Hello, i am new to the site and fairly new to slingshots. I have made several of them but they were all "naturals" none have been boardcuts. I like the ergo designs i have seen while browsingthe site but can't find any patterns. does anyone have an available "ergo" pattern? thanks, Dan.


----------



## Bill Hays (Aug 9, 2010)

Here's some you can use.
They should be coming up actual size.
Just print them off... take a pencil and blacken the backside of the printout.... Tape the printout down to the board you want to cut.. trace along the black line, transferring the outline to the board... then cutout, round off... and go have some more fun shooting them!

This is a standard type ergo









This one puts the wrist in a more comfortable position for aiming over the corner of the top fork in a butterfly type hold









This one puts the wrist in a more comfortable position while lining up the bands vertically









This one is a more radical angle for side shooting


----------



## The Gopher (Aug 25, 2010)

Thank you sir! they printed off small though, only about 2.75" across the outside of the forks. What should this dimension be and i can just enlarge the copies, thanks again, Dan.


----------



## Dayhiker (Mar 13, 2010)

Enlarge by a factor of 1.389 and they will be about 4 inches outside the forks and 2-1/4 inside.


----------



## joseph_curwen (Feb 8, 2010)

thanks!!


----------



## Dayhiker (Mar 13, 2010)

Thanks, Bill. That radical bottom one is lookin' real fine for gangsta style shooting. That's the one to paint black!

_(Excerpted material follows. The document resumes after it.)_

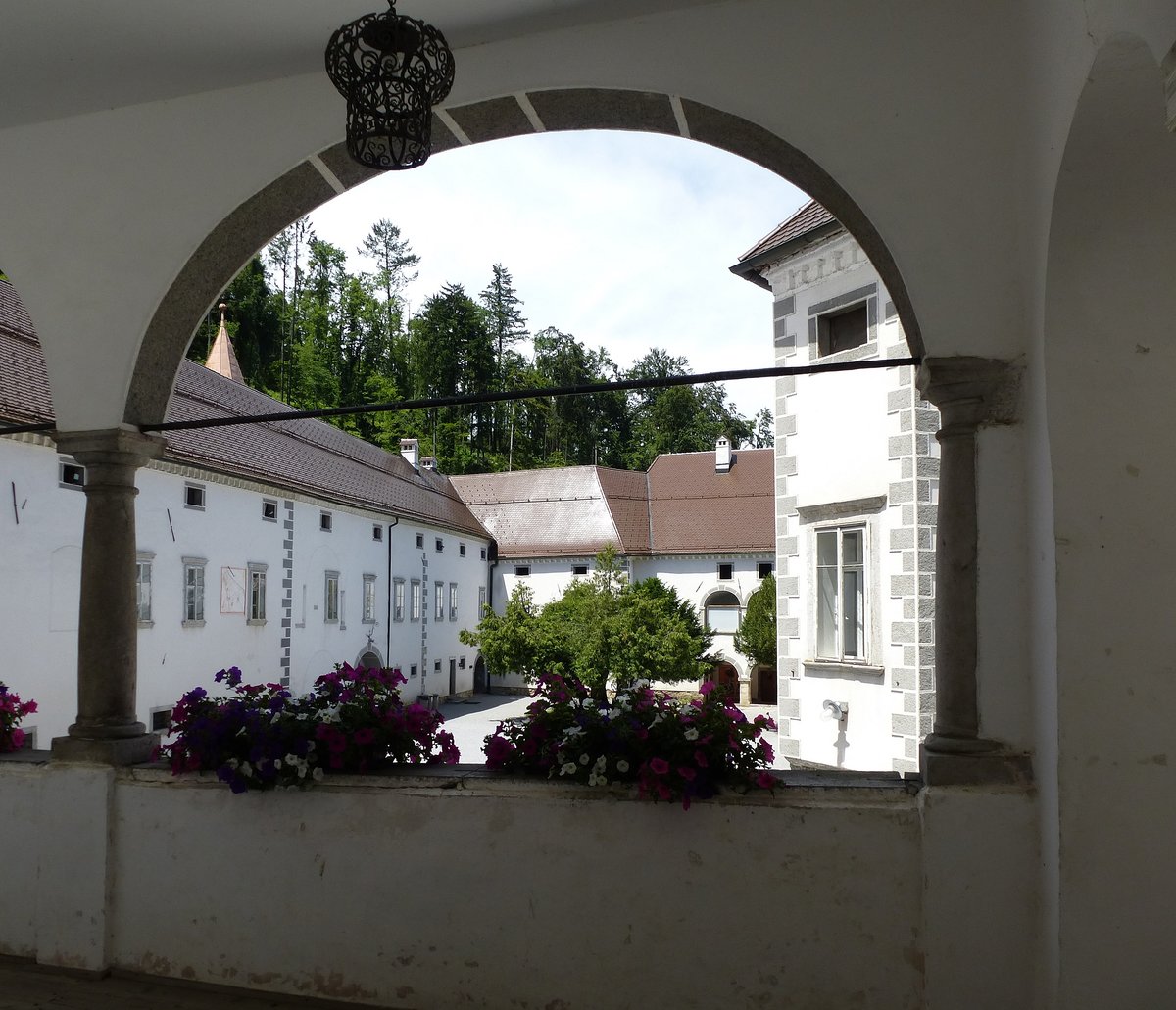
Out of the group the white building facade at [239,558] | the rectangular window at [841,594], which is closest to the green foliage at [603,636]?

Oh, and may I ask what program you use to draw these nice patterns?


----------



## jmplsnt (Jan 1, 2010)

Even though board cuts aren't really my taste (diehard natural user) I really do like these. One or two of them I am truly taken with.

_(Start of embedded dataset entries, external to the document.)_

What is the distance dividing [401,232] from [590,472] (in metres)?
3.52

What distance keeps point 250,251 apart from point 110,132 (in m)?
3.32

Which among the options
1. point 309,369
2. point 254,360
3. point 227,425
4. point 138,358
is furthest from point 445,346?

I also am taken with your willingness to share what seem to be some pretty solid designs. Two thumbs up to you Bill Hays!


----------



## Dayhiker (Mar 13, 2010)

Bill Hays is new to this forum and extraordinarily creative. I think he is going to become another ZDP-189


----------



## Bill Hays (Aug 9, 2010)

Thanks a lot guys... it's not about me, it's about the expansion of our little hobby. If I can come up with a few interesting ideas I'm more than willing to share as I don't really have any desire to get into the slingshot selling area... to much work for to little money!


----------



## Bill Hays (Aug 9, 2010)

Dayhiker said:


> Thanks, Bill. That radical bottom one is lookin' real fine for gangsta style shooting. That's the one to paint black!
> 
> 
> 
> ...


I keep notebooks around all the time to put down drawings and other ideas for all sorts of things, I've got probably 200 full ones stored away in bins... but when I need to put something online I use the JASC Paintshop Pro program... super easy and intuitive to use.


----------



## Dayhiker (Mar 13, 2010)

Hey Bill. . . the program? l really don't know where to get it. Sounds like a Macintosh thing. I use MS. Can you hook me up?


----------



## Bill Hays (Aug 9, 2010)

You can get it for less than $20 from: http://www.amazon.com/gp/offer-listing/B0019LTWOE/ref=dp_olp_used?ie=UTF8&condition=used

Or you can get it off eBay for less sometimes.

I've used it for about 12 or 13 years... and older version, but it still does everything I need to do.

Edited to add: there's a website that says it has the older versions... for free? check here: http://www.oldversion.com/Paint_Shop_Pro.html
look towards the bottom of the page...


----------



## Dayhiker (Mar 13, 2010)

Thanks, Bill I downloaded it and will try it.


----------



## The Gopher (Aug 25, 2010)

Thanks a million Bill!


----------



## Paul (Jun 15, 2010)

I've boardcut #2 and #4. Great stuff.
Thanks Bill.


----------